» PROVIDED ENTRIES:
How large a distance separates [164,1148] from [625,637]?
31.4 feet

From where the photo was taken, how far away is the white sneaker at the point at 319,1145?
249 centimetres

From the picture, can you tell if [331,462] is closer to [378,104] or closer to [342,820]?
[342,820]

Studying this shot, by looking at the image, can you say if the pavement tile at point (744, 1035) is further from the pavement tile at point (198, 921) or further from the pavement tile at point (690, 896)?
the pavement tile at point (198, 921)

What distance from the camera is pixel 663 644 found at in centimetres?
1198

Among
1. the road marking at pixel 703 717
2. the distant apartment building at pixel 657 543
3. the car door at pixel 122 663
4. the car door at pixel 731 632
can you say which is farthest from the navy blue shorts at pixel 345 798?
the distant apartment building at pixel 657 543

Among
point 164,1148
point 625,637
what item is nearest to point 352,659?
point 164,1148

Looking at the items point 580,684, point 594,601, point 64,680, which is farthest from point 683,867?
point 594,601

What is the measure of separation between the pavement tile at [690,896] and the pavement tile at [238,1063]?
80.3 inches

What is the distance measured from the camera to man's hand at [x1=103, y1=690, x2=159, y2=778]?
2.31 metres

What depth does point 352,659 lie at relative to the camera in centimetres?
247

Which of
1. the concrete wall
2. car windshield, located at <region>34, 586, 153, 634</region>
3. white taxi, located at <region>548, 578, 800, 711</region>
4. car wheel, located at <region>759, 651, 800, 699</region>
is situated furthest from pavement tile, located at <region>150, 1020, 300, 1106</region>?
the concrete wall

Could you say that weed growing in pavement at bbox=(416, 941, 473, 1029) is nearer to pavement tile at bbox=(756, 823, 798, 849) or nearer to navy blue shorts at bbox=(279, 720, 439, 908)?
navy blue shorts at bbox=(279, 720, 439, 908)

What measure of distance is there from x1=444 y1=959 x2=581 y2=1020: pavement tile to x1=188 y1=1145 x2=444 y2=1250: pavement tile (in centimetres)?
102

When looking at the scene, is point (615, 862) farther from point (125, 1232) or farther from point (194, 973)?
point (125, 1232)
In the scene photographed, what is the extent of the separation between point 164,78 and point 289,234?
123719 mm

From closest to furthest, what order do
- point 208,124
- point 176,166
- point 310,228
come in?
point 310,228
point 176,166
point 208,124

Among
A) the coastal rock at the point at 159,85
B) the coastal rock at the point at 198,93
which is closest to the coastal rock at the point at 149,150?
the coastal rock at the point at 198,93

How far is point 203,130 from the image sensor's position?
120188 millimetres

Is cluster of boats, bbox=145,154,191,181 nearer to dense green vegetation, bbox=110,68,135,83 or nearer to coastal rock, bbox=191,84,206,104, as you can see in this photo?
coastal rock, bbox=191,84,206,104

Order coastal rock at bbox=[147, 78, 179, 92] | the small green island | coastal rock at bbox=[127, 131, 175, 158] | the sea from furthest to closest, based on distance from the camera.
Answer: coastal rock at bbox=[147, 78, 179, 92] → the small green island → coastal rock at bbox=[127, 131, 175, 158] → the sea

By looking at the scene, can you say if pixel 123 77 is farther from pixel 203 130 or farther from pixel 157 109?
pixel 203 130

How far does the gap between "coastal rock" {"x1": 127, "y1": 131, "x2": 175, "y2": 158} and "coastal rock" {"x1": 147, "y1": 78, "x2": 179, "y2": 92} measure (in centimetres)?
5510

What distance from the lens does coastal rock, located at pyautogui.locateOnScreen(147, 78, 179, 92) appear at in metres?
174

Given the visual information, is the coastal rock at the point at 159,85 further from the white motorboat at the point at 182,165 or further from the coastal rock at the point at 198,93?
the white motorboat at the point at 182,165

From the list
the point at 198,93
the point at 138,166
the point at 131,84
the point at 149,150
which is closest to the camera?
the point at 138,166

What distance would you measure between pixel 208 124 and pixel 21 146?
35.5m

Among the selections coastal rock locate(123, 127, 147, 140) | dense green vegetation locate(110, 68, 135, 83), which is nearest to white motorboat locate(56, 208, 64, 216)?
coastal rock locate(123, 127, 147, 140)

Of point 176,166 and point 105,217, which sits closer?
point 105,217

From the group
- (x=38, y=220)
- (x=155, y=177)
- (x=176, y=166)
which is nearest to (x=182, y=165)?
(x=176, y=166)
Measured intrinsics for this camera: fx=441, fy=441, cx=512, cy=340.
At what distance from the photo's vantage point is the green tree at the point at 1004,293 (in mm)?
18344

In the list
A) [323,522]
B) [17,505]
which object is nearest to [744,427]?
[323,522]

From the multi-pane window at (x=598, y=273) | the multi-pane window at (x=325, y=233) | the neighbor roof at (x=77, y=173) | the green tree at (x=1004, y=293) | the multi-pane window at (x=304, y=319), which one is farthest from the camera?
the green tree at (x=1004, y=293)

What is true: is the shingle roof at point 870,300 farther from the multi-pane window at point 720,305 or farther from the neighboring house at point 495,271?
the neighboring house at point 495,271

» OBJECTIVE: Render the stretch of the records from the line containing "In the list" through their end as a JSON list of strings, one string per line with blank lines left out.

» ANSWER TO THE PROBLEM:
[
  "In the list",
  "A) [323,522]",
  "B) [17,505]",
  "which object is nearest to [744,427]?",
  "[323,522]",
  "From the multi-pane window at (x=598, y=273) | the multi-pane window at (x=325, y=233) | the neighbor roof at (x=77, y=173) | the green tree at (x=1004, y=293) | the multi-pane window at (x=304, y=319), which one is farthest from the camera?",
  "the green tree at (x=1004, y=293)",
  "What is true: is the shingle roof at point 870,300 farther from the multi-pane window at point 720,305 or farther from the neighboring house at point 495,271?",
  "the neighboring house at point 495,271"
]